Adequate initial reading instruction requires that children:
- use reading to obtain meaning from print
- have frequent and intensive opportunities to read
- be exposed to frequent, regular spelling-sound relationships
- learn about the nature of the alphabetic writing system
- understand the structure of spoken words
Adequate progress in learning to read English (or any alphabetic language) beyond the initial level depends on:
- having a working understanding of how sounds are represented alphabetically
- sufficient practice in reading to achieve fluency with different kinds of texts
- sufficient background knowledge and vocabulary to render written texts meaningful and interesting
- control over procedures for monitoring comprehension and repairing misunderstandings
- continued interest and motivation to read for a variety of purposes
Reading skill is acquired in a relatively predictable way by children who have normal or above-average language skills; have had experiences in early childhood that fostered motivation and provided exposure to literacy in use; get information about the nature of print through opportunities to learn letters and to recognize the internal structure of spoken words, as well as explanations about the contrasting nature of spoken and written language; and attend schools that provide effective reading instruction and opportunities to practice reading.
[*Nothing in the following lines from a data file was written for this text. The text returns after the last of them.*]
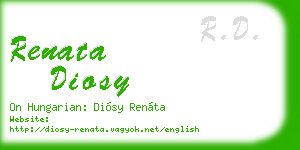 renata diosy business card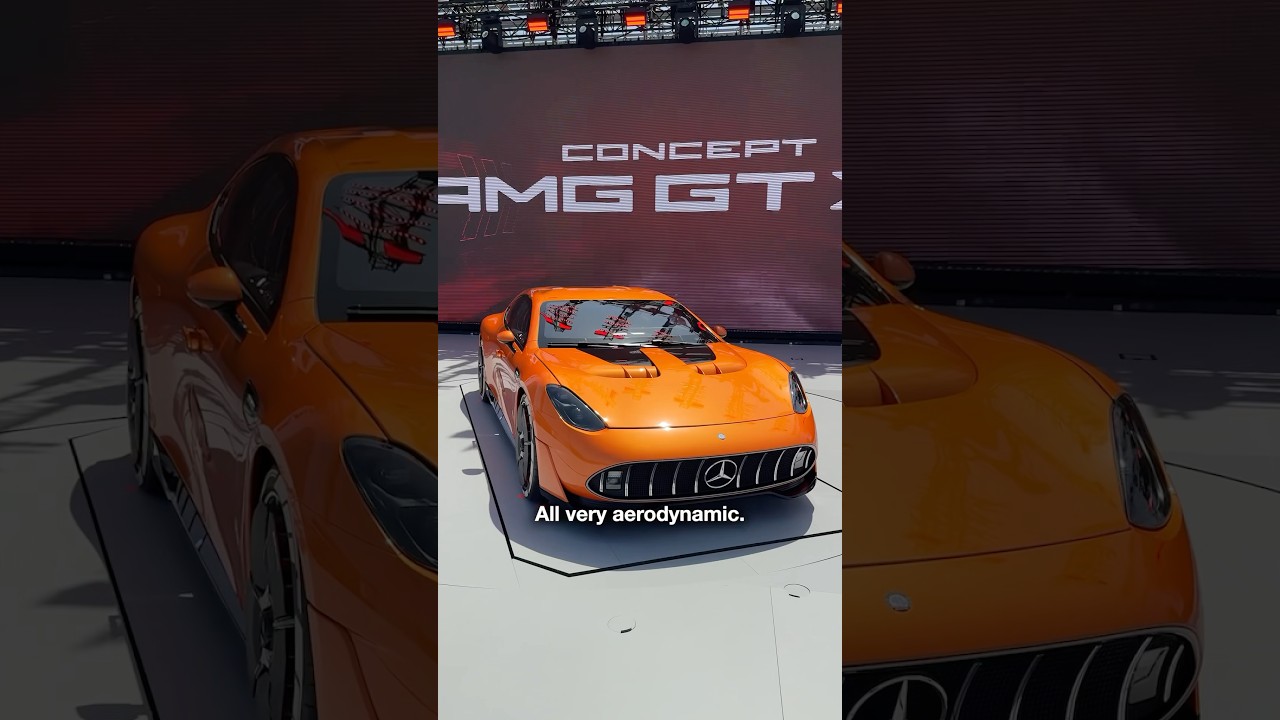 Unveiling The Mercedes-AMG GTXX Concept! 🔥 #mercedes #conceptcars #electric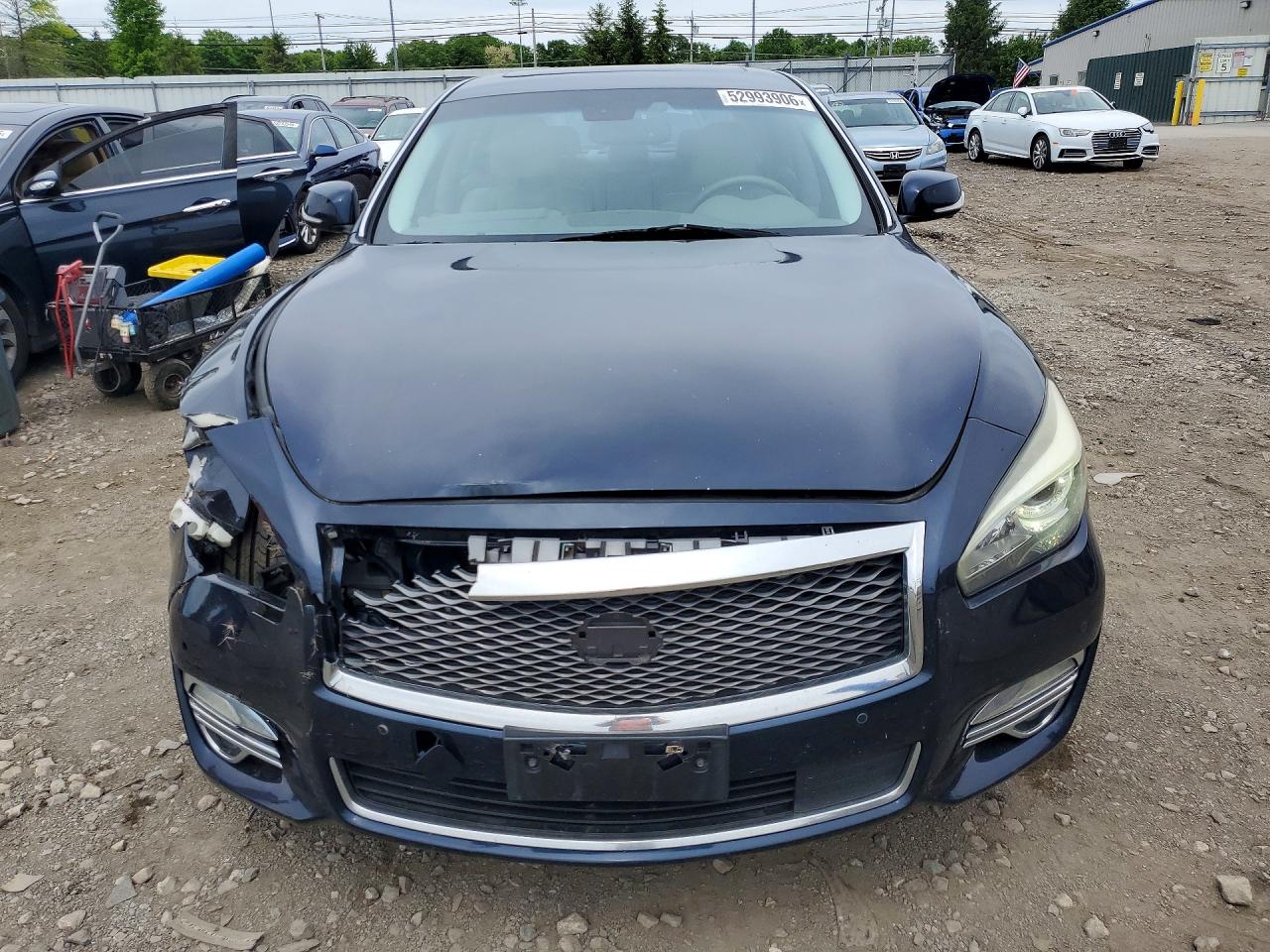 2015 Infiniti Q70l 3.7 Blue vin: JN1BY1PR5FM831431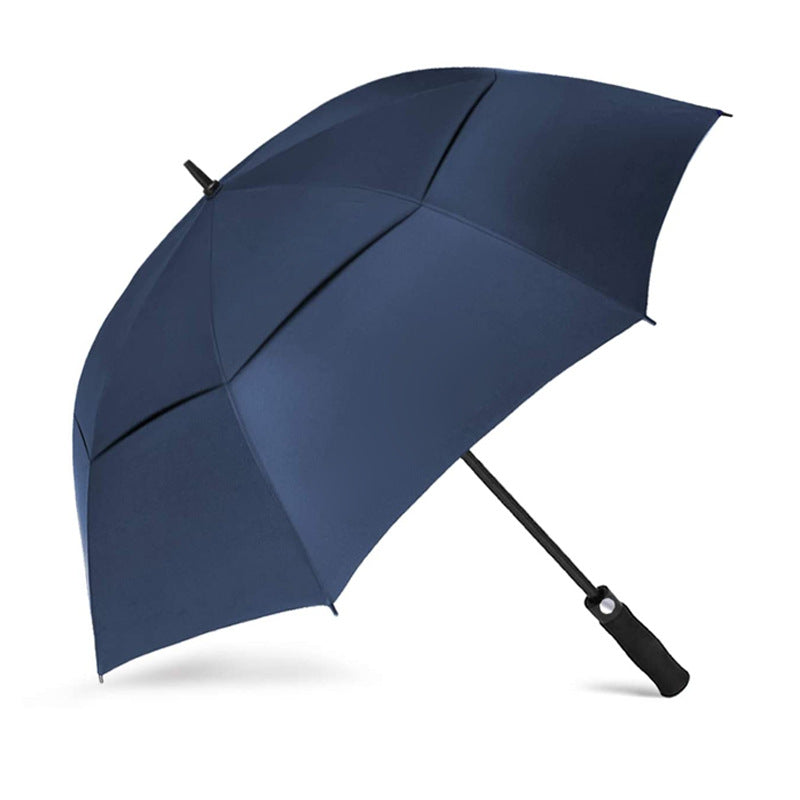 Oversized Automatic Double-layer Golf Umbrella Extra Large Long Handle Umbrella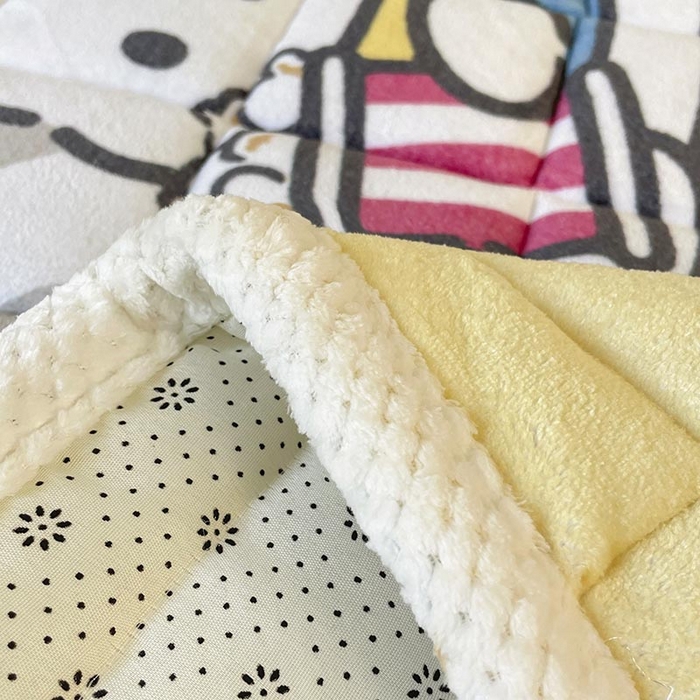 91家纺网 家纺一手货源 找家纺 米帛家纺 2024新款三丽鸥牛奶绒学生软垫 爆米花帕恰狗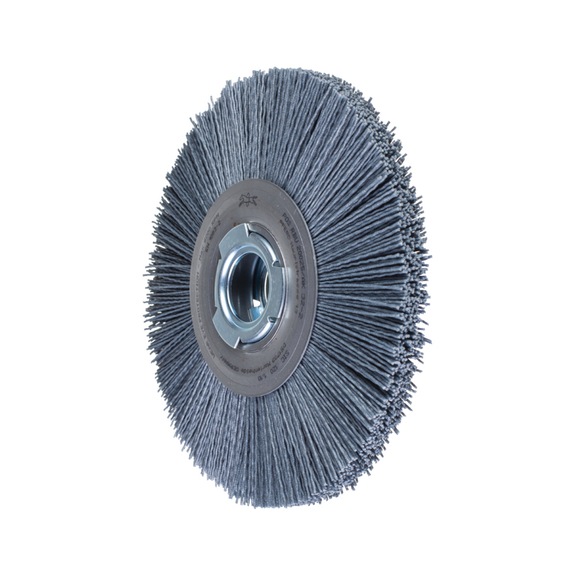 PFERD round brush wide unknotted RBU diameter 200x25xVariable bore 1.10mm - Round brush (abrasive bristle)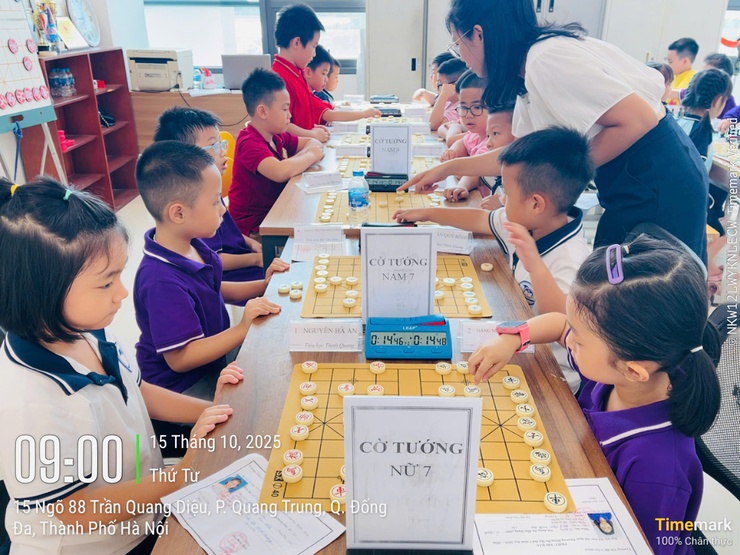 Giải cờ vua, cờ tướng, bóng bàn học sinh năm học 2025 - 2026 chào mừng Đại hội Đại biểu Thành phố Hà Nội lần thứ XVIII- Ảnh 16.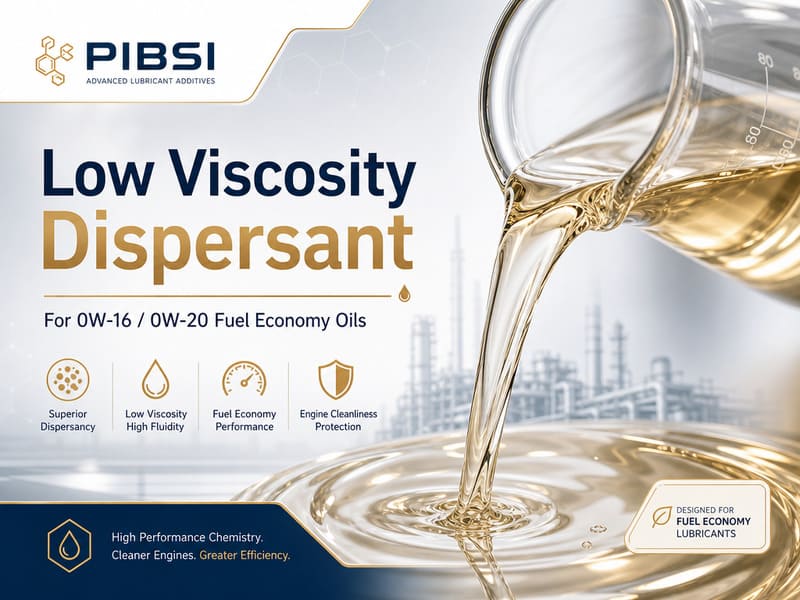 Low viscosity ashless dispersant for fuel economy engine oils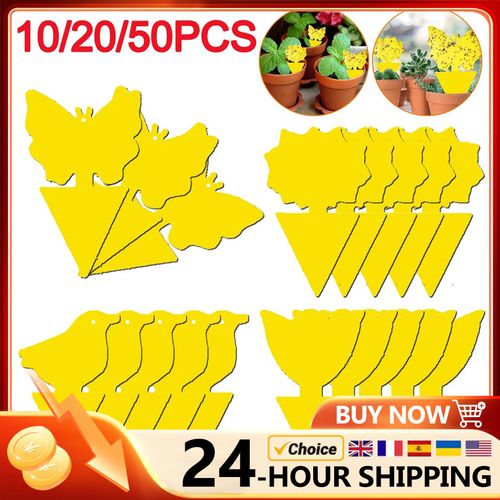 Shunmaii Yellow Sticky Traps - Natural Pest Control for Insects - 10pcs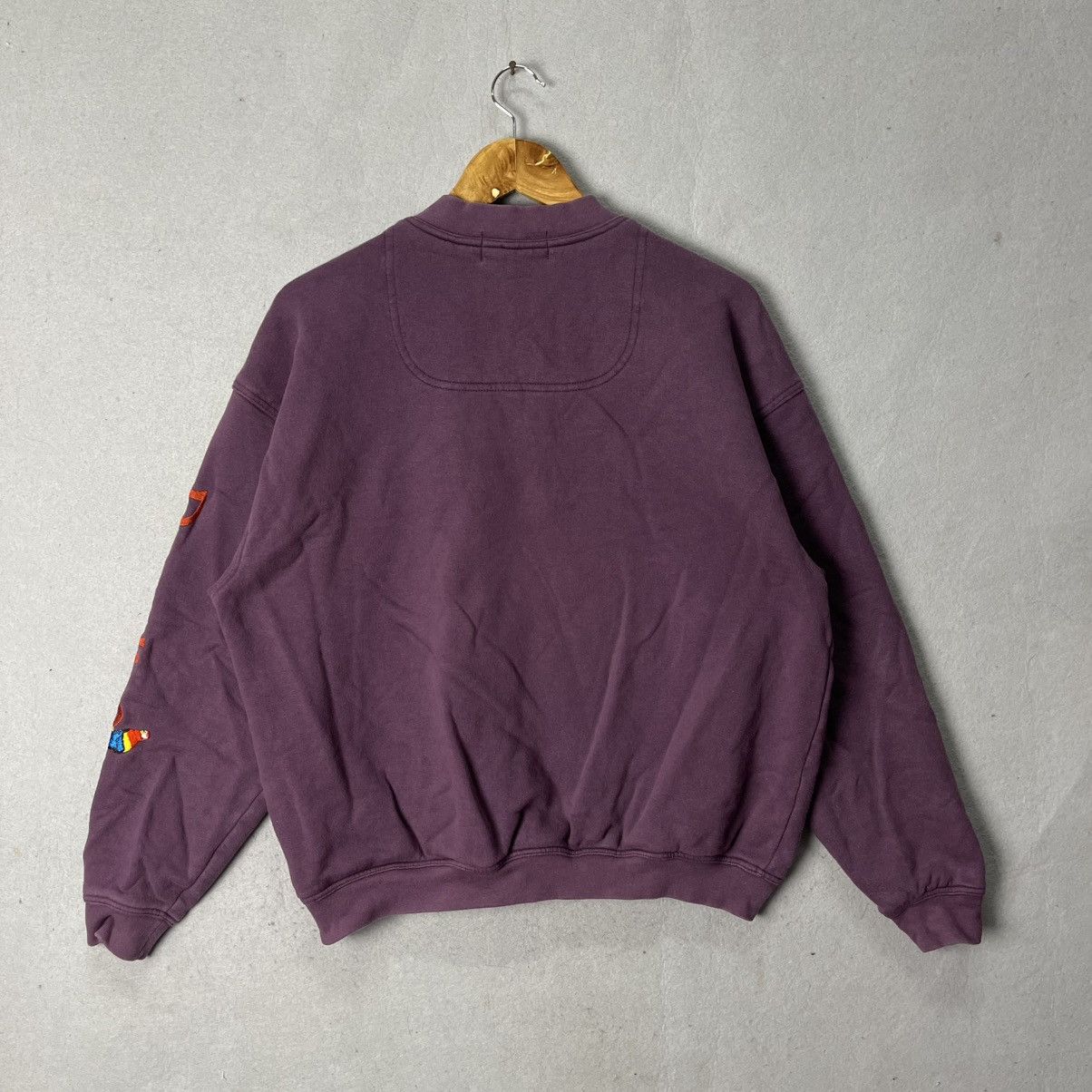 Japanese Brand Paradiso Henley Sweatshirt – Purple (Made in Japan, Size L) Size US L / EU 52-54 / 3 - 7 Thumbnail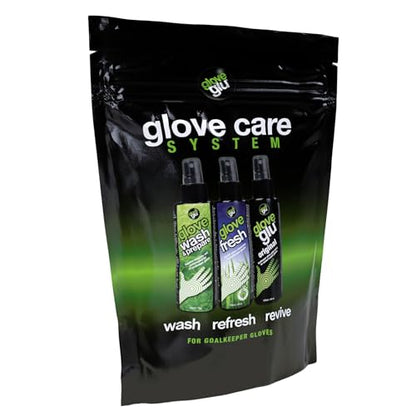 Gloveglu Glove Care Essentials System Bundles - size: 120ml (Pack of 3), style: Wash + Refresh + Revive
Disruption of any of these developments increases the possibility that reading will be delayed or impeded. The association of poor reading outcomes with poverty and minority status no doubt reflects the accumulated effects of several of these risk factors, including lack of access to literacy-stimulating preschool experiences and to excellent, coherent reading instruction.
In addition, a number of children without any obvious risk factors also develop reading difficulties. These children may require intensive efforts at intervention and extra help in reading and accommodations for their disability throughout their lives.